100g1500円とかは決して安くはないですからね。
例えるならば、大晦日とかはスーパーの寿司が異様に高額になったりしますが、そこだけを見て「寿司ってこんなにするんだ…」と言っているようなものでしょうか。
まあ。寿司は普段から目にするので大丈夫かもしれませんが、普段あまり飲まない茶だからこそ、イメージ・値段のインパクトで判断されてしまうのかもしれません。
紅茶も「1缶1500円くらいはするよ」と話すとほぼ100%「高いね」と言われますし。
でも「カップ換算したら一杯50円しないくらいだよー」という話もすると「そう考えるとそんなに高くはないか」と言ってはくれます。
そういうふうな話をするとまた日本茶に対する見方も変わるかもしれません。
ちなみに考察なので全く違う可能性もありますが、上記3つの説は私が紅茶を買う際に感じたことの延長でありまして、一番支持したいのは2つ目の説ですね。

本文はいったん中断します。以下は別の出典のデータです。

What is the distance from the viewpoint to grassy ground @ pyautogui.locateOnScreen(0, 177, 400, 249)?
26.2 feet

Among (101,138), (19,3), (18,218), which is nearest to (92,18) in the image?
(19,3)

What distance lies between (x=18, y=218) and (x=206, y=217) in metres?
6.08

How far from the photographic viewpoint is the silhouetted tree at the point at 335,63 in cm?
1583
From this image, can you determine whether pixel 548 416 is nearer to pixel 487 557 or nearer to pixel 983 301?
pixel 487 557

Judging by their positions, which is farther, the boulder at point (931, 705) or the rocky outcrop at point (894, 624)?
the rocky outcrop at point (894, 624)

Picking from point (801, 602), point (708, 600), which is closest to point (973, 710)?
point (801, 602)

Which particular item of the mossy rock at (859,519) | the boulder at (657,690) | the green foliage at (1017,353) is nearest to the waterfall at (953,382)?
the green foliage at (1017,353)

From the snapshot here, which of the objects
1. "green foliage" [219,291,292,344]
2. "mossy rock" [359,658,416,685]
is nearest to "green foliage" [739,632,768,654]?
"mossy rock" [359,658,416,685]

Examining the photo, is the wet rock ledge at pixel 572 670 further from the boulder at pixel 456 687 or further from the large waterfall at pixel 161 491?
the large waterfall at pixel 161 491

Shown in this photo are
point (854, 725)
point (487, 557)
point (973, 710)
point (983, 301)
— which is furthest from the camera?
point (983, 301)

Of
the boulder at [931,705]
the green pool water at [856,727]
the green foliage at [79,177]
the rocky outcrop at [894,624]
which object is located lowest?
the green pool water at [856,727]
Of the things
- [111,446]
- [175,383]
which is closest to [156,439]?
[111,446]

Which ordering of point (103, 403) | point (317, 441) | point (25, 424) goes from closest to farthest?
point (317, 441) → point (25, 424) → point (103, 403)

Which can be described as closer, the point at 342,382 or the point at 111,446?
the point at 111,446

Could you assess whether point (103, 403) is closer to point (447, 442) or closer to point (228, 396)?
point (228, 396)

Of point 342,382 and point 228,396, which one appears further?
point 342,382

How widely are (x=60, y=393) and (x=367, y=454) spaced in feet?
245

お〜いお茶なんかが結構売れているところを見ると、あのくらいの薄さが好かれるんですかね。
まとめ
今回は多分に考察が入った話になのでまとめるほどではないんですが
- 新茶は最高級品ではなく、あくまで旬の、特定の時期にしか味わえない茶
というのが新たな発見でしょうか。
値は張りますが、高級品というイメージを持って飲まないほうがよさげですかね。
ちなみに個人的には、新茶に限らず緑茶は健康にいいよ!とアピールすると「栄養、機能をしっかり備えつつ安い、一部の商品」しか売れなくなる気がしています。
野菜とかもそうじゃないですか。
やっぱり「違いがよく分からない…」となると「袋に生産者であろう人懐っこそうなおばあちゃんが写っているお茶」とかを買っちゃいますよねぇ。
売りたいならば、よりおいしいお茶に触れてもらう機会なんかがあればいいのかなーとも思います。
ということで、新茶が好きな人はそのまま飲んでもらってもいいと思いますが、新茶で「アレ?」と思ったことがある人は、遅めに摘んだ茶とかやぶきた以外の茶を選んでもらうといいモノに巡り逢うかもしれませんな。